UN Expresses ‘Deep Shock’ at Scale of Executions in Egypt

UN Expresses ‘Deep Shock’ at Scale of Executions in Egypt

The Office of the UN High Commissioner for Human Rights (OHCHR) expressed its “deep shock” after 20 people were reported to have been executed in Egypt since last week.

The OHCHR also raised concerns that due process and fair trial guarantees did not appear to have been followed.

The UN statement cited the case of five men who had been sentenced on January 2 to death by an Egyptian military court and who were hanged in Alexandria. Four of them had been convicted for an explosion near a stadium in Kafr al-Sheikh on 15 April 2015 that killed three military recruits and injured two others.

“We understand the defendants were tried by military judges on the basis of legislation that refers cases of destruction of public property to military courts and in view of the victims being from the Egyptian Military Academy,” OHCHR spokesperson Liz Throssell told reporters at the regular news briefing in Geneva.
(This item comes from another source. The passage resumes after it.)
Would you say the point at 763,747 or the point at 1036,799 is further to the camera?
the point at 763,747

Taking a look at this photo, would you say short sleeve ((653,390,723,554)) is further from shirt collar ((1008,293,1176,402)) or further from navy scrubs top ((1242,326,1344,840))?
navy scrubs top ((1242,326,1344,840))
“Civilians should only be tried in military or special courts in exceptional cases,” she continued.

OHCHR also urged Egypt to uphold its commitments under Article 14 of the International Covenant on Civil and Political Rights, to which it is a State party.

She also stressed the need for a fair and public hearing by a competent, independent and impartial tribunal.

“In cases of capital punishment, trials must meet the highest standards of fairness and due process. Reports also indicated that the prisoners who were executed may have been subjected to initial enforced disappearance and torture before being tried,” she asserted.